Nino Niederreiter hat «von Mathias Seger am meisten gelernt»
Am Dienstag wird Nino Niederreiter geschont, am Donnerstag im WM-Viertelfinal gegen Deutschland will der Schweizer Captain wieder zuschlagen. Ein Gespräch mit dem NHL-Stürmer über Vorbilder und Ziele.
Nino Niederreiter, Sie haben 2010 mit nur 17 Jahren Ihre erste WM bestritten. Wer war Ihr Vorbild?
Mathias Seger. Er spielte über eine so lange Zeit und tat dies mit einer solchen Freude und Leidenschaft. Ich denke, von ihm habe ich am meisten gelernt. Dass du, nur weil du das »C« (für Captain) auf der Brust trägst, nicht alles selber machen und alles kontrollieren musst. Du musst dafür sorgen, dass jeder Spieler seine Stimme hat und dass die Meinung von jedem wichtig ist. Jeder Spieler hat seine Rolle zu erfüllen. Das sieht man ja auch bei den Unternehmen. Der CEO gibt die Impulse. Ich versuche zu erreichen, dass jeder meiner Mitspieler seine Verantwortung hat und das machen kann, worin er der Beste ist. Ich fühle mich wie der verlängerte Arm des Coaches auf dem Eis.
Sind Sie zufrieden mit und stolz auf Ihre bisherige Karriere?
Ja, natürlich. Wenn du klein bist, träumst du davon, einen Match in der NHL zu spielen. Wenn du dann die 800 übertrifft (Niederreiter hat aktuell 897 Spiele – Red.), kannst du dir schon sagen, dass deine Karriere ganz gut gelungen ist. Aber am Ende ist es der Stanley Cup, der zählt. Ohne diesen kannst du nicht wirklich zufrieden sein. Wenn man Connor McDavid oder Leon Draisaitl (von den Edmonton Oilers) anschaut, haben sie so viele individuelle Preise gewonnen, aber noch nie den Cup in die Höhe gestemmt. McDavid hat gerade wieder eine unglaubliche Saison gemacht mit 153 Skorerpunkten in 82 Matches, aber jetzt ist er in den Ferien. Also ja, wir können glücklich sein mit unseren Karrieren, aber wirklich zufrieden kann man nur sein, wenn man einmal den Pokal in Händen gehabt hat. Er ist das ultimative Ziel.
Sie sind ein guter Freund von Roman Josi. Haben Sie versucht, ihn zu einer WM-Teilnahme zu überreden?

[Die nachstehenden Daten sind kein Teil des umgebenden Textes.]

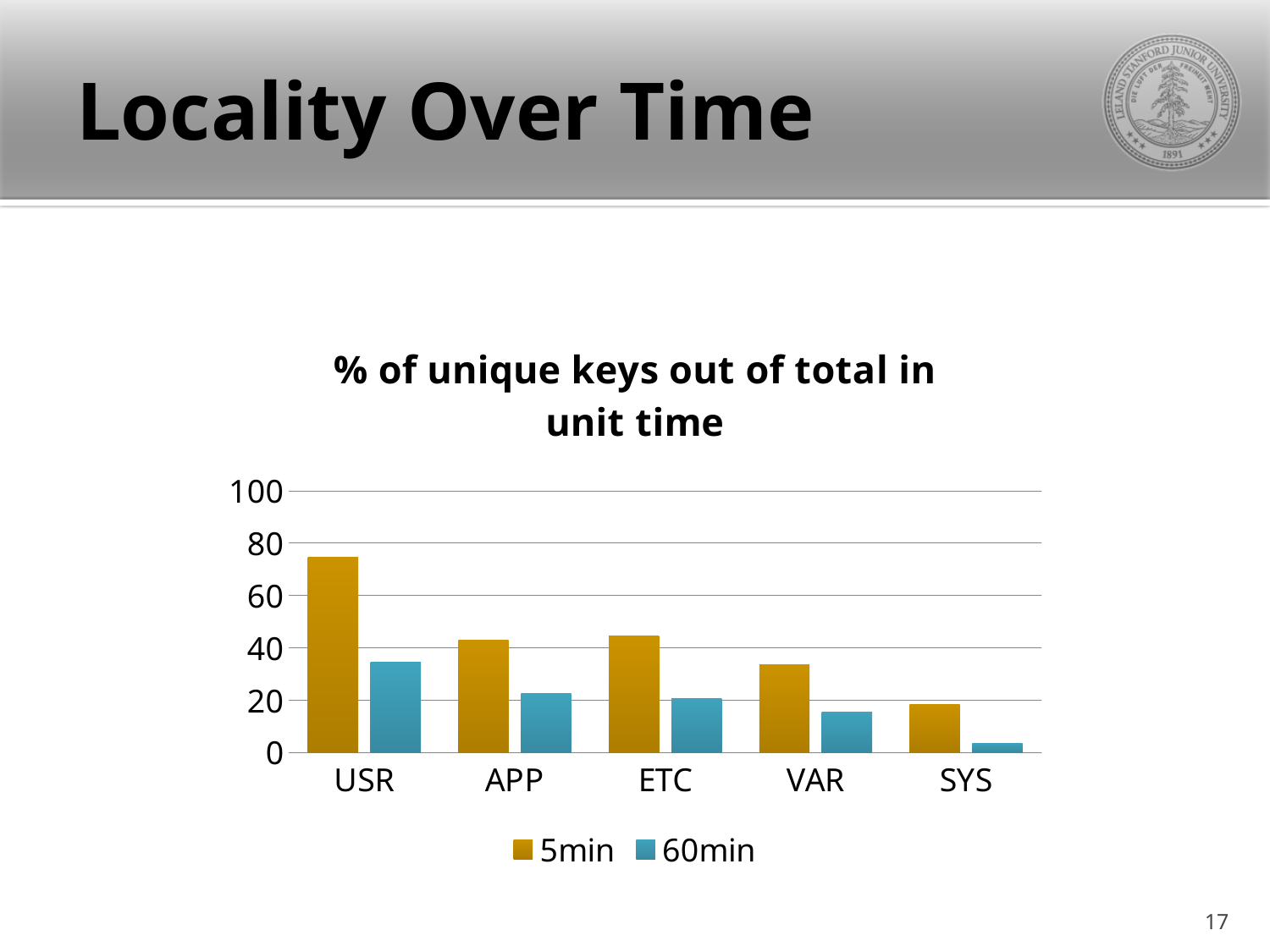
Is the 60min value for SYS greater or less than 20? less How many series does the legend list? 2 Which category has the highest 5min value? USR Is the 5min value for ETC greater or less than 40? greater What is the title of the chart? % of unique keys out of total in unit time Is the 5min value for USR greater or less than 60? greater Do the 60min values rise or fall from USR to SYS along the x axis? fall What kind of chart is shown on the slide? bar chart Which category has the lowest 60min value? SYS Which is larger, the 5min value for USR or the 5min value for APP? USR How many categories are shown on the x axis? 5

Als ich noch in den Playoffs engagiert war, schickte er mir eine Mitteilung und fragte mich, ob ich im Fall des Ausscheidens zur Nationalmannschaft reisen würde. Ich habe geantwortet, dass ich das tun werde und er doch auch kommen solle. Wir haben erst kürzlich noch einmal zusammen gesprochen. Er hatte so grosse Lust zu kommen. Aber diese Hirnerschütterung ist eine Verletzung, die man ganz genau im Auge behalten muss. Du hast nur ein Gehirn. Ich bin traurig, dass er nicht hier sein kann, denn wir wissen alle, was er dem Team bringen kann und wie gerne er bei uns wäre.
Wenn Sie die Goldmedaille holen würden, wäre die dann auch ein wenig für ihn?
Oh, ganz sicher. Ich weiss ganz genau, dass er das »C« tragen würde, wenn er bei uns wäre. Er ist nicht nur ein super Spieler, aber auch ein super Mensch. Gold zu gewinnen wäre ein Wahnsinnsmoment für uns, aber auch für ihn.
Erst einmal steht der Viertelfinal gegen Deutschland an.
Wir haben sicher sehr gute Chancen, diesen Viertelfinal zu gewinnen. Aber wir wissen natürlich, dass Deutschland eine sehr gute Mannschaft ist. Die Deutschen haben in der Gruppenphase gezeigt, wie stark sie sind. Gegen die starken Gegner haben sie immer sehr gutes Hockey gespielt. Es wird also sicher kein einfacher Match, aber ich habe das Gefühl, dass mit unserer Mannschaft sehr viel drin liegt und wir sie schlagen können.